The elite gatekeepers of our public discourse never bothered with context: that every Secretary of State since the invention of the internet had done the same thing, because the State Department’s computer systems have always been awful; that at the end of the administration of the nation’s 41st president a corrupt national archivist appointed by Ronald Reagan upon the recommendation of Dick Cheney signed a secret document giving George H.W. Bush personal, physical custody of the White House’s email backup tapes so they would never enter the public record. (A federal judge voided the document as “arbitrary, capricious, an abuse of discretion, and contrary to law.”) The White House of his son George W. Bush erased 22 million of its official emails, including those under subpoena from Congress. Newspapers archived by the Lexis-Nexis database mentioned Hillary R. Clinton’s 33,000 erased private emails 785 times in 2016. I found six references to George W. Bush’s 22 million erased public ones: four in letters to the editor, one in a London Independent op-ed, another in a guide to the U.S. election for Australians, and one a quotation from a citizen in the Springfield (Ohio) News-Sun.

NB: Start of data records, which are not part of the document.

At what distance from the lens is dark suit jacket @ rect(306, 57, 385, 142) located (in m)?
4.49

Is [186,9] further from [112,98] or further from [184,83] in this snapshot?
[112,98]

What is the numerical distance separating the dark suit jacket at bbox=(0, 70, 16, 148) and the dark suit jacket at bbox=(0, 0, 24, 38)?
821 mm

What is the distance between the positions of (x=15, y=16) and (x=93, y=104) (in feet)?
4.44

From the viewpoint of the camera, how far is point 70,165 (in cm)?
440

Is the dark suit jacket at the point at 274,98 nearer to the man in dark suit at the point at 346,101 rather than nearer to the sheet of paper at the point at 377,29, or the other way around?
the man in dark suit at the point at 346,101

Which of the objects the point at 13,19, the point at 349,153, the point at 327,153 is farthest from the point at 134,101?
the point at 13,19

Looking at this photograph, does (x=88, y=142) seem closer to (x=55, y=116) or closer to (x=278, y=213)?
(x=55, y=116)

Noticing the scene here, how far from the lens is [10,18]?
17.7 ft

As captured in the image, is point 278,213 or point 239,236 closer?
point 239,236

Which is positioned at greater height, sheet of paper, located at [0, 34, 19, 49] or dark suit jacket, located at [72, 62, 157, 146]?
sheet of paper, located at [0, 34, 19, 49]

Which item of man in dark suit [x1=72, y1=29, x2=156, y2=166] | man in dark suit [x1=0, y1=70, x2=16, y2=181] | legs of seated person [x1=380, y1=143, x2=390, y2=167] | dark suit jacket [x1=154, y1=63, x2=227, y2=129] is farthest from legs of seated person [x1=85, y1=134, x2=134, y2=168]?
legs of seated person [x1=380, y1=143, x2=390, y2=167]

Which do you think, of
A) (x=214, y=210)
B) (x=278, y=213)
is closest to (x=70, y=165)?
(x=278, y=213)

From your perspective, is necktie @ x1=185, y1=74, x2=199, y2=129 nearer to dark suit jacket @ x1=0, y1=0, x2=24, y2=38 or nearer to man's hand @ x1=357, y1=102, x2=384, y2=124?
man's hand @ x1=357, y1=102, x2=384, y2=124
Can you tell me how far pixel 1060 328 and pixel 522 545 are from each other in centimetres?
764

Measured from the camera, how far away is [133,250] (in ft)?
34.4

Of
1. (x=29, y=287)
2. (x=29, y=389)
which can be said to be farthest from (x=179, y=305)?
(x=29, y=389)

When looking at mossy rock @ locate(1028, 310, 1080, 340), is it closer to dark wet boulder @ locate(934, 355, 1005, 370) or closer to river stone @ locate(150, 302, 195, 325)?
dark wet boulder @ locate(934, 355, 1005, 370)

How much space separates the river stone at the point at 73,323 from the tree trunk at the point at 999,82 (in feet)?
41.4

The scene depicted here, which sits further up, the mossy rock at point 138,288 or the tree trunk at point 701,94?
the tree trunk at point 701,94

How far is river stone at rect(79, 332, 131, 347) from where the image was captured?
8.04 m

And now we have Donald Trump, elected in part because of his alleged tender concern for the secure handling of intelligence, making calls to world leaders from Trump Tower’s unsecured telephones.

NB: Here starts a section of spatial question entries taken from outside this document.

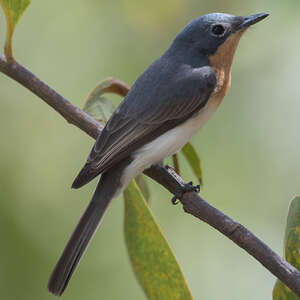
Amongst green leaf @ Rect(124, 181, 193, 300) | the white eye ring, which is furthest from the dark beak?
green leaf @ Rect(124, 181, 193, 300)

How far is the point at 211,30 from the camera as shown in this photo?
3.54 metres

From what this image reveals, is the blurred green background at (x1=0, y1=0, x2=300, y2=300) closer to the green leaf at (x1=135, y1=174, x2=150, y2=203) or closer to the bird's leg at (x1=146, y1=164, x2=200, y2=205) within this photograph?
the bird's leg at (x1=146, y1=164, x2=200, y2=205)

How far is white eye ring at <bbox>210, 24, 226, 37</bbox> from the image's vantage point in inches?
138

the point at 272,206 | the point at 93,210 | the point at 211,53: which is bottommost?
the point at 93,210

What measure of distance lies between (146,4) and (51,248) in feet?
5.17

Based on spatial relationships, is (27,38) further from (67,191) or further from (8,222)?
(8,222)

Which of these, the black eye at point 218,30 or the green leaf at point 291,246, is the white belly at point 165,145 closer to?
the black eye at point 218,30

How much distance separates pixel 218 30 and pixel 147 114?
0.74 m

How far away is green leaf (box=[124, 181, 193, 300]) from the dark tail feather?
269 mm

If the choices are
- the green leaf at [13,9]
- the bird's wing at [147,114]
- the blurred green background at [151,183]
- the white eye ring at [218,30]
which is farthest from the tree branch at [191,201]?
the white eye ring at [218,30]

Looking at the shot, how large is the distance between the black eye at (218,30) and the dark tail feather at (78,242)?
3.79 ft

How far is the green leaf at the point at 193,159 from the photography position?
109 inches

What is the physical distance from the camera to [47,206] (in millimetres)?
3545

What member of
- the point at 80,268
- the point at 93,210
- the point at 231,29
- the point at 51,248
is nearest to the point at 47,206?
the point at 51,248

Trump boogied his way to Pennsylvania Avenue to the tune of the extraordinary finding by a Washington Post-ABC News poll that “corruption in government” was listed by 17 percent of voters as the most important issue in the presidential election, second only to the economy, and ahead of terrorism and health care—and that voters trusted Trump over Clinton to be better on the issue by a margin of 48 to 39 percent, her worst deficit on any issue. This is the part of my article where rhetorical conventions demand I provide a thumbnail sketch of all the reasons why it’s factually absurd that anyone would believe that Donald Trump is less corrupt than Hillary Clinton. I have better things to do with my time than belabor the obvious.

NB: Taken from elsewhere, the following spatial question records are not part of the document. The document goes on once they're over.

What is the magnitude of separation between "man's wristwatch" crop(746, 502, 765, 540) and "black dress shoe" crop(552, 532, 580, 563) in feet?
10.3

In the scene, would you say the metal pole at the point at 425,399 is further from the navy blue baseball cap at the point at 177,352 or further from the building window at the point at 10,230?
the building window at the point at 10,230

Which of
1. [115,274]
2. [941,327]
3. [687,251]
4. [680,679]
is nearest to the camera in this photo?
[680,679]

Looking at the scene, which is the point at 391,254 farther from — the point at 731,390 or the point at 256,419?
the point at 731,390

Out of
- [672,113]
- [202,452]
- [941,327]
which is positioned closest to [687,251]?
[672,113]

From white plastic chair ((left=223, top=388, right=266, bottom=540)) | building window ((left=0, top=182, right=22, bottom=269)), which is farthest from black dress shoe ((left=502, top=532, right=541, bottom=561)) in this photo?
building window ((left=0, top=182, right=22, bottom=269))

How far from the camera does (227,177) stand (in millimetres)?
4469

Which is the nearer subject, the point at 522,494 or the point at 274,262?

Yet somehow, the great mass of Americans believed Clinton was the crook. Might it have something to do with the myriad articles like, say, “Smoke Surrounds the Clinton Foundation,” by The Los Angeles Times’s top pundit Doyle McManus? This piece, all too typically, despite endeavoring to debunk Trump claims of Clinton corruption, repeated charges like “Doug Band, who helped create the Clinton Global Initiative, sought access to State Department officials for Clinton Foundation donors”—even though donors did not get that access). And that donors harbored the “assumption” that they would “move to the head of the line”—even though they never did.
Investigating the Clinton Foundation for corruption was entirely appropriate. It was done, none was found, and...many lengthy stories were written suggesting that innocuous behavior RAISED QUESTIONS and presented TROUBLING OPTICS anyway. And, hence, an election that resulted in the election of a president whose financial interests are opaque and is openly planning to run the White House as a massive grift operation featured corruption as a major issue…and Trump’s opponent was portrayed as the corrupt candidate, and the public got the message. Heckuva job, really.